Abstract
Bone marrow suppression has a wide variety of causes. One of the overlooked causes is linezolid, a drug that is now being extensively used in the management of not only soft tissue infections but also hospital-acquired infections. Methicillin-resistant Staphylococcus aureus (MRSA) is widely being treated with linezolid. It becomes imperative that we comprehensively understand the hematological adverse effect profile of this drug. A reversible myelosuppression is seen with its extended use, though a number of risk factors like renal impairment are usually present. A prompt diagnosis can help us to timely discontinue the drug. We report one such case of an elderly patient with septic arthritis of the knee who developed pancytopenia after 32 days of linezolid therapy. Withdrawal of the drug led to a complete recovery of the blood counts in 21 days.

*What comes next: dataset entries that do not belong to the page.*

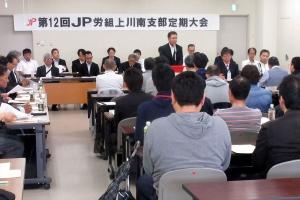 JP労組上川南支部の定期大会で挨拶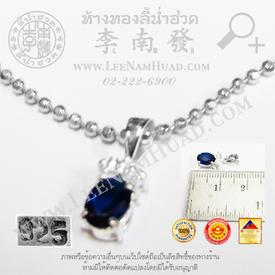 http://v1.igetweb.com/www/leenumhuad/catalog/p_1285673.jpg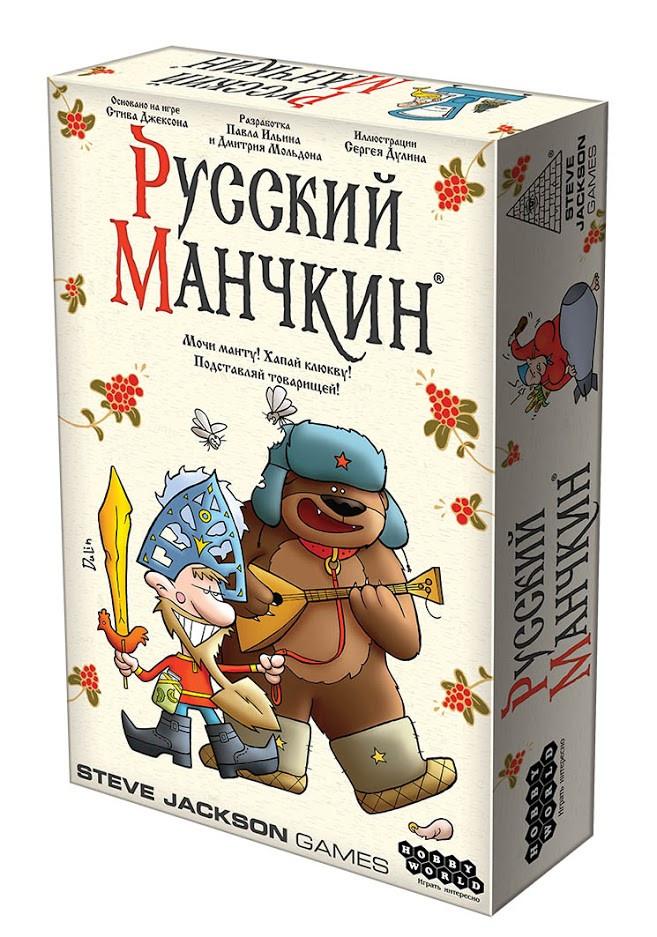 Настольная игра: Русский манчкин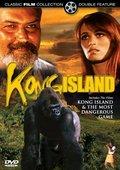 King of Kong Island 海报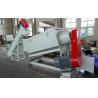 PET Washing Line For Plastic PET Bottles Flakes , 300-2000kg/h 380V / 220V for sale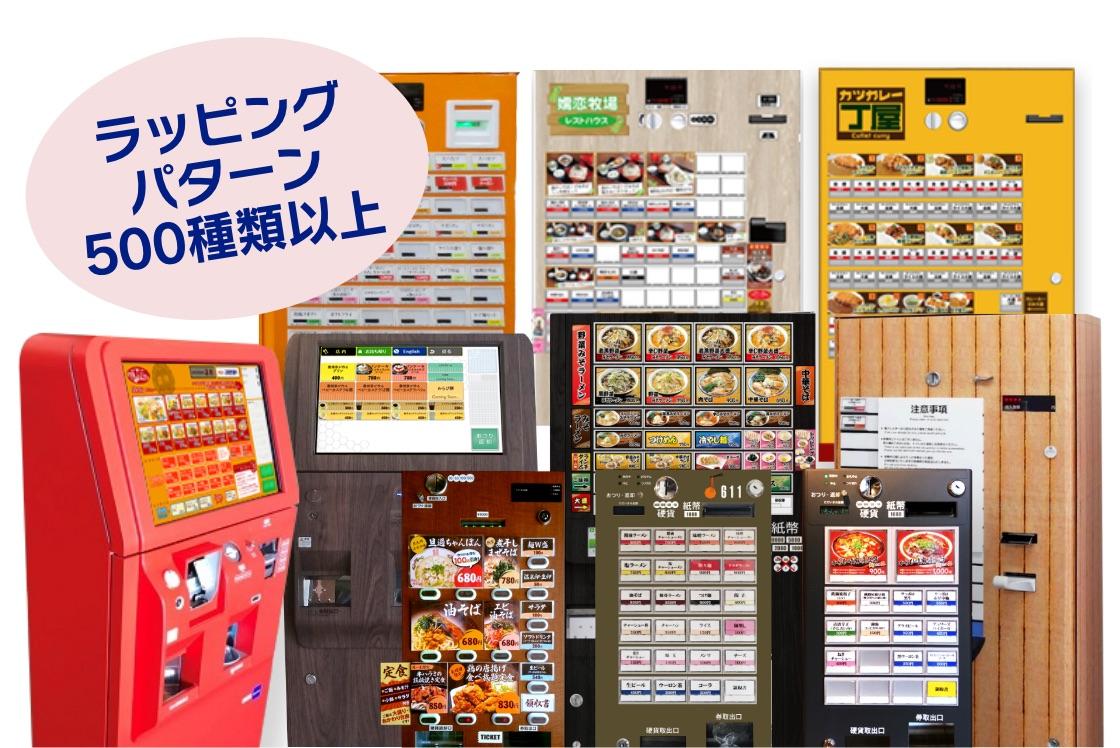 ラッピング券売機でブランド力向上や店舗イメージにマッチ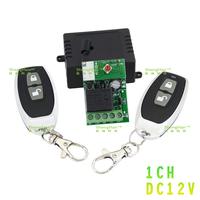 DC 12V single channel wireless remote control switch +(2PCS) Luxury metallic small pepper 2 button wireless remote control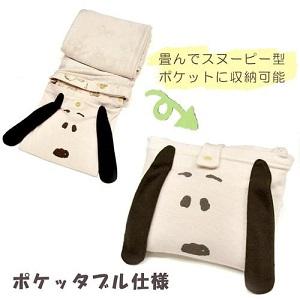ベビーザらス限定「SNOOPY Maternity Collection(スヌーピー マタニティコレクション)」が2月上旬発売!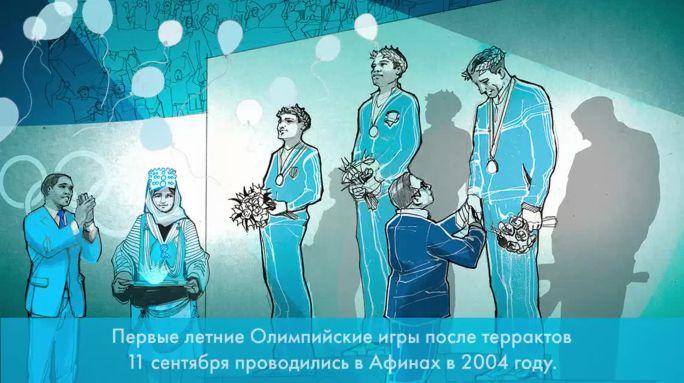 Олимпийские игры 2004 года в Греции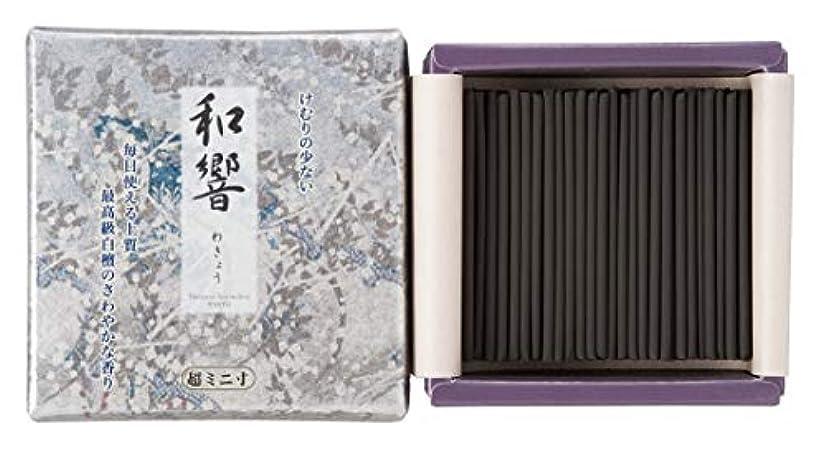 解き明かす明示的にクリック尚林堂 和響 少煙タイプ 超ミニ寸  - 6cm 159120-7240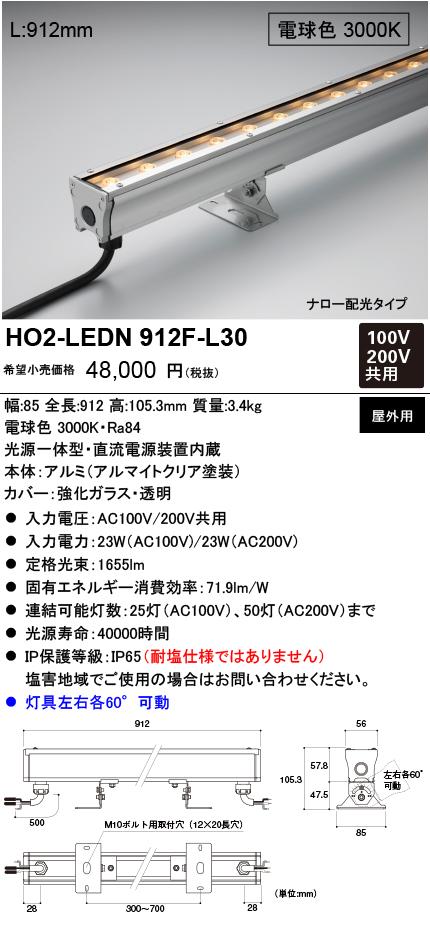 DNライティング HO2-LEDN912F-L30 光源一体型ナロー配光タイプ 電球色(3000K) HO2LEDN912FL30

Keywords: bone marrow suppression, pancytopenia, linezolid, sideroblasts
Introduction
Linezolid is a novel oxazolidinone broad-spectrum antibiotic chiefly targeting Gram-positive bacteria, with particularly desirable coverage of increasingly prevalent resistant organisms, including methicillin-resistant Staphylococcus aureus (MRSA) and vancomycin-resistant enterococci (VRE). By virtue of its coverage of these notorious organisms, excellent bioavailability, and favorable tissue penetration, this drug is increasingly used for a number of infections, particularly skin and soft tissue infections. The most frequently encountered side effects with this drug (>10%) include gastrointestinal and hematological [1]. Bone marrow suppression has been described in brief reports and studies; however, the exact mechanism of its causation remains uncertain. Here, we present a case of linezolid-induced pancytopenia in an elderly male patient on prolonged therapy.
Case presentation
A 72-year-old male patient was hospitalized with shortness of breath for 10 days, fatigue, and generalized weakness for seven days. The present history had no accompanying fever, cough or sore throat, chest pain, orthopnea, paroxysmal nocturnal dyspnea, night sweats, anorexia or altered bowel habits. He was hypertensive for the last three months with blood pressure levels well-controlled on telmisartan 40 mg and metoprolol 25 mg once a day. The patient had undergone bilateral total knee replacement surgery for knee osteoarthritis two months prior to the current admission.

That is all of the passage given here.